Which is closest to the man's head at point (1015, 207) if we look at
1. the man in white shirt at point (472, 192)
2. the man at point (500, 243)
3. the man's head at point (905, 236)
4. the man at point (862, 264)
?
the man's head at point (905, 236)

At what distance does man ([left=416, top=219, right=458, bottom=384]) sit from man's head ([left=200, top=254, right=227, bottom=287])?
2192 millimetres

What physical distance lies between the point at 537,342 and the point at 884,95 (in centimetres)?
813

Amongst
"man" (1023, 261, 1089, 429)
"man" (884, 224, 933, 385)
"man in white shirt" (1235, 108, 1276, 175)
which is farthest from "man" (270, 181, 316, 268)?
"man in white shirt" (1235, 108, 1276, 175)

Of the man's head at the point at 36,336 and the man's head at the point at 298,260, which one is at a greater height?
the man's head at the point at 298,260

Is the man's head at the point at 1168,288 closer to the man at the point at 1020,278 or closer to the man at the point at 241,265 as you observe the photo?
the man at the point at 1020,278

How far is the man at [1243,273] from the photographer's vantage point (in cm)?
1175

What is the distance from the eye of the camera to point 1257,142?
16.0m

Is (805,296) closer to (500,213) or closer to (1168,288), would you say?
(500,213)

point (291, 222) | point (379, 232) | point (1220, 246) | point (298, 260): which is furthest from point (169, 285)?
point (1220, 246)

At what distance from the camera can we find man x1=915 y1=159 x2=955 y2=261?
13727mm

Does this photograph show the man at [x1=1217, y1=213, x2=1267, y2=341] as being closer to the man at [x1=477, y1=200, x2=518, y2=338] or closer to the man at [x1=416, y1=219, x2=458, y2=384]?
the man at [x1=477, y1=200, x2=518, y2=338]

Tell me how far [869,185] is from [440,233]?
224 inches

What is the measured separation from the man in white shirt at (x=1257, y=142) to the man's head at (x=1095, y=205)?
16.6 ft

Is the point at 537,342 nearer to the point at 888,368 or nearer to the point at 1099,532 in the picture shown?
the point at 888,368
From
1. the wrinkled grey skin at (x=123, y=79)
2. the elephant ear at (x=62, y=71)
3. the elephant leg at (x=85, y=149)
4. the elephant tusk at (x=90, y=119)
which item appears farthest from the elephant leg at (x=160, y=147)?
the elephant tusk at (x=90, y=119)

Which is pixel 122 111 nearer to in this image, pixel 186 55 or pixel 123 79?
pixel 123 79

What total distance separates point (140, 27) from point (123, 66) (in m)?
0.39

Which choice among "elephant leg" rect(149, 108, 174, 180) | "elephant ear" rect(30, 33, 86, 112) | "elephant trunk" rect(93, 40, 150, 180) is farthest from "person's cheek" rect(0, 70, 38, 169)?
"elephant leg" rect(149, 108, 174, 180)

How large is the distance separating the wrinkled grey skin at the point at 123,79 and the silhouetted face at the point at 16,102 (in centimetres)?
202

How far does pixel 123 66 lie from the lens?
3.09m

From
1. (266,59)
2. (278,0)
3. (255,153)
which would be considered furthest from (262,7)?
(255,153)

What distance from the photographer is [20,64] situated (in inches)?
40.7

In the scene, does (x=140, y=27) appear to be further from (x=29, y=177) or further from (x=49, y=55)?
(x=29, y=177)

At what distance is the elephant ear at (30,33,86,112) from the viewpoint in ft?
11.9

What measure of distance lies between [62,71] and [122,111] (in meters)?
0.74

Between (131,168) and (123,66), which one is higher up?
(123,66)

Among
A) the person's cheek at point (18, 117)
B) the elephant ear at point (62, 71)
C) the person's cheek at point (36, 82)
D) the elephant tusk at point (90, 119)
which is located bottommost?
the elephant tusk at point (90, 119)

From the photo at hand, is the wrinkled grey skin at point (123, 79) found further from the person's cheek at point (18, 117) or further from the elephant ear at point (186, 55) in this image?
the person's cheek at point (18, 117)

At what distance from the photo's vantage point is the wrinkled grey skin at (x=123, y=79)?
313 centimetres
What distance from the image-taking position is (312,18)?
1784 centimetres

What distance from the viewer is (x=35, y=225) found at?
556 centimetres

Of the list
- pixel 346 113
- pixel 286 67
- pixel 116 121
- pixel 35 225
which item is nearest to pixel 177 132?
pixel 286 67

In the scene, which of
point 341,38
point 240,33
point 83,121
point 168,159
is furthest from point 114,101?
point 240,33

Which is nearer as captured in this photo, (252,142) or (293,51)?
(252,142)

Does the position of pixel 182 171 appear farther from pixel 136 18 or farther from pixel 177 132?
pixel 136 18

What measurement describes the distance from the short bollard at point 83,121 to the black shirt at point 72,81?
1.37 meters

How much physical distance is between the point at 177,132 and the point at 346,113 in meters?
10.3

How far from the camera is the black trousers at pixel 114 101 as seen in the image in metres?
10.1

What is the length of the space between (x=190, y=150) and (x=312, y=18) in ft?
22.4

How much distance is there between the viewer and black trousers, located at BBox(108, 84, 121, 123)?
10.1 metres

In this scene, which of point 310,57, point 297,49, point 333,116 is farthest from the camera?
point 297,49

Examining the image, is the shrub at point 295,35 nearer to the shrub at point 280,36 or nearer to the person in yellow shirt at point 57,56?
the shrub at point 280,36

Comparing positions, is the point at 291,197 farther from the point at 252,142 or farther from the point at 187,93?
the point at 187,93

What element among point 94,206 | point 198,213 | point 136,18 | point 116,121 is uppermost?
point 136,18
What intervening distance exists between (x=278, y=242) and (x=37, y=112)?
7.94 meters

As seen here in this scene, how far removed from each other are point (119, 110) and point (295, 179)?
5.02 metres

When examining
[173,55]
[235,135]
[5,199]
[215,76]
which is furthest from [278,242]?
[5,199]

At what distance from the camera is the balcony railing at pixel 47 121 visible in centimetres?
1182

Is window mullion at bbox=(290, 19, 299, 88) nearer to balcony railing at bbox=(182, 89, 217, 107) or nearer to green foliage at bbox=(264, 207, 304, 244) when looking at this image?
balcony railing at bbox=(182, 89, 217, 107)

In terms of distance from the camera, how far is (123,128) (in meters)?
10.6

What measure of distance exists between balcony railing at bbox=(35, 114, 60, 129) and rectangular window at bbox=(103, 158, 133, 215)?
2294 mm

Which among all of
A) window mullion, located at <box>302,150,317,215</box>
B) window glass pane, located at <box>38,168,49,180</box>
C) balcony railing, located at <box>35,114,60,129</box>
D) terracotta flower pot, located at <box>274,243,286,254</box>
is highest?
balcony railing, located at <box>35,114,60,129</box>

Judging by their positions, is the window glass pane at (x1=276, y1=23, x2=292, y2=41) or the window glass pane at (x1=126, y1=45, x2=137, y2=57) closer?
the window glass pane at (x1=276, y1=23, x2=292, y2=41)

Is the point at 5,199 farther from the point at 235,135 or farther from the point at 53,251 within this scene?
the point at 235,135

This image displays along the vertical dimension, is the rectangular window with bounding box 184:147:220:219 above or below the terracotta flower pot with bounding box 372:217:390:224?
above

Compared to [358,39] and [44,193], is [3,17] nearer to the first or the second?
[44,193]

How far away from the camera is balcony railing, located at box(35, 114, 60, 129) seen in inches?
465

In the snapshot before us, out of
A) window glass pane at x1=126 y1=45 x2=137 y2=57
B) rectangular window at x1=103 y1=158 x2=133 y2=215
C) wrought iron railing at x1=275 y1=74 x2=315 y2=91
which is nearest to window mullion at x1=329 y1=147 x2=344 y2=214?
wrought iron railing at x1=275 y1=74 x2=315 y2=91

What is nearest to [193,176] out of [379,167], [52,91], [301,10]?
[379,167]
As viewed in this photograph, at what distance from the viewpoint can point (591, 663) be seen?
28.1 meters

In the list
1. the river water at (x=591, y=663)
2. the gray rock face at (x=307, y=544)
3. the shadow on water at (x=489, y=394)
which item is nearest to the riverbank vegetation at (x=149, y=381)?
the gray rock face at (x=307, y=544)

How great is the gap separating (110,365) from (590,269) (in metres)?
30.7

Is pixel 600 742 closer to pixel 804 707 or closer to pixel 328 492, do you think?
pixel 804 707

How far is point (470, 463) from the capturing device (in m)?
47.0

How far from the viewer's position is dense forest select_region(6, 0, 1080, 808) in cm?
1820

▶ **Instruction**: Copy out, word for word, the stretch of the material above that starts with the line containing "In the list" and runs through the last line of the material, including both ends.

▶ **Answer below**:
In the list
1. the river water at (x=591, y=663)
2. the gray rock face at (x=307, y=544)
3. the shadow on water at (x=489, y=394)
which item is nearest to the riverbank vegetation at (x=149, y=381)?
the gray rock face at (x=307, y=544)

How great is the gap separating (110,365) from (590,269) (in metres)?
30.7

Is pixel 600 742 closer to pixel 804 707 or closer to pixel 328 492, do you think?
pixel 804 707

How far is point (470, 463) from the capturing device (in m)?
47.0

How far from the viewer's position is dense forest select_region(6, 0, 1080, 808) in cm?
1820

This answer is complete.